Document:
Tales of Bit-Twisting Terror

Episode 1: The XORed Shift Count Trick

Linux.  We were finally porting the Linux kernel to our machine!

Writes to the filesystem weren't working.  Reads were okay, but writes were corrupting the disk.  Our I/O wizard tracked the problem down to the filesystem's disk block allocator.

It turned out that the Ext2 filesystem maintains bit maps of allocated disk blocks.  Each bit in the map corresponds to a block in a block group.  The map occupies a single block on the disk.  When the filesystem is configured to use 1024 bytes per block (two sectors), the map has 8192 bits, and the block group size is necessarily 8MiB.

To write a new block to the filesystem, Ext2 scans the bit map.  Bits that are set correspond to blocks that have already been allocated.  So Ext2 scans the bit map for a bit that's zero.

A really obvious but slow way to perform that scan would be to loop through the bytes of the allocation map until a byte is found that does not have all of its bits set; in other words, a byte not equal to 255 (hex 0xff).  Such a byte has at least one bit that's clear, and one could identify it by repeatedly shifting its value rightwise until its lowest-order bit was zero.  This would work because Ext2 uses the common convention that bit 0 of a byte is its least-significant bit, and bit 7 is its most-significant bit.

But heck, we're on a Cray machine with 64-bit registers and special bit-twisting instructions.  Surely there's a faster way of scanning the allocation map for a zero bit!

There's a complication here that needs to be taken into account.  The Cray is a big-endian machine, but Ext2 always uses a little-endian byte order for data on the disk.  This makes great sense for a filesystem developed on IBM PC-compatible hardware, which uses Intel microprocessors, which are little-endian.

What's the difference?  Well, if you're only accessing data a byte at a time, there isn't one.  But processors that can reference data that's larger than a single byte unit need to choose a byte ordering for those multi-byte transfers.  A little-endian processor storing a 32-bit value to a given byte address in memory will store the least-significant byte of the value to the first byte in memory and the most-significant byte of the value to the fourth byte in memory.  A big-endian processor will store the data in the opposite order.

(Both little-endian and big-endian orderings have their proponents, but everybody agrees that any machine's data ordering should be just one or the other.  This has not always been the case!)

The Cray instruction set architectures have always supported a useful operation called the Leading Zero Count instruction, and so does our newest machine.  It scans a 64-bit or 32-bit value and returns the big-endian index of the highest-order bit that's set in the word.  If a word's sign bit is set, Leading Zero Count returns zero;  if the entire word is zero, Leading Zero Count returns the number of bits in the word.

(Records)
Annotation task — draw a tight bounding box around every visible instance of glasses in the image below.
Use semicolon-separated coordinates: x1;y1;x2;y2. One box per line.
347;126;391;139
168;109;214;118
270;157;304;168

Problem requirements:
In the bit-twisting story, which byte order does Ext2 always use for data on the disk? The data has no connection to the bit-twisting story.

Solution to this exercise:
Little-endian byte order.